Diagnosis involves a combination of clinical evaluation, imaging, and documentation of the underlying disease. A physical examination assesses pain, deformity, and mobility. Imaging studies, such as X-rays or CT scans, confirm the fracture and identify malunion. Laboratory tests may evaluate underlying conditions (e.g., metabolic or infectious causes). Documentation must link the fracture to the underlying disease and specify the malunion.

Treatment Options

Treatment focuses on managing pain, correcting malunion, and addressing the underlying disease. Options may include:

  • Pain management with medications or physical therapy.
  • Orthopedic interventions, such as bracing, casting, or surgery to realign the bones.
  • Addressing the underlying disease (e.g., treating infections or metabolic disorders).
  • Rehabilitation to restore function and mobility.

Prognosis and Follow-Up

Prognosis depends on the severity of malunion, the underlying disease, and treatment response. Malunion may lead to chronic pain or functional limitations. Regular follow-up is essential to monitor healing, adjust treatment, and address complications. Long-term management may involve ongoing physical therapy or lifestyle modifications.

Complications

  • Chronic pain or discomfort.
  • Functional impairment, such as difficulty walking or sitting.
  • Increased risk of future fractures due to weakened bone.
  • Nerve or vascular damage from malaligned bones.
  • Psychological impact, such as reduced quality of life.

Lifestyle & Prevention

  • Maintain a balanced diet rich in calcium and vitamin D to support bone health.
  • Engage in weight-bearing exercises to strengthen bones, as recommended by a healthcare provider.
  • Avoid high-impact activities that may stress the pelvis.
  • Manage underlying conditions (e.g., infections, metabolic disorders) to reduce fracture risk.
  • Use assistive devices (e.g., canes, walkers) if mobility is impaired.

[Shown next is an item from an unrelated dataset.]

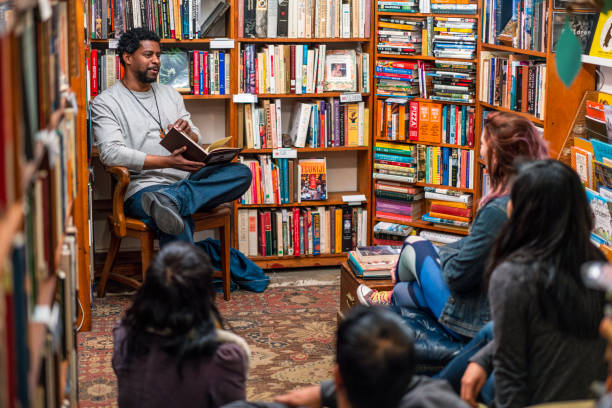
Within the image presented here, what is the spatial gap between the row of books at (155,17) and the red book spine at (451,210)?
5.38 feet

When to Seek Professional Help

Seek immediate medical attention if you experience:

  • Sudden, severe pelvic pain without injury.
  • Visible deformity or swelling in the pelvic area.
  • Inability to bear weight or walk.
  • Numbness, tingling, or weakness in the legs.
  • Signs of infection, such as fever or redness at the fracture site.

Tips for Medical Coders

Document the underlying disease causing the pathological fracture and confirm the presence of malunion. For M84.650P, specify that this is a subsequent encounter for fracture with malunion. Ensure clinical notes link the fracture to the underlying condition and describe the malunion (e.g., misalignment, delayed healing). Avoid using this code for fractures caused by direct trauma or those without documented malunion.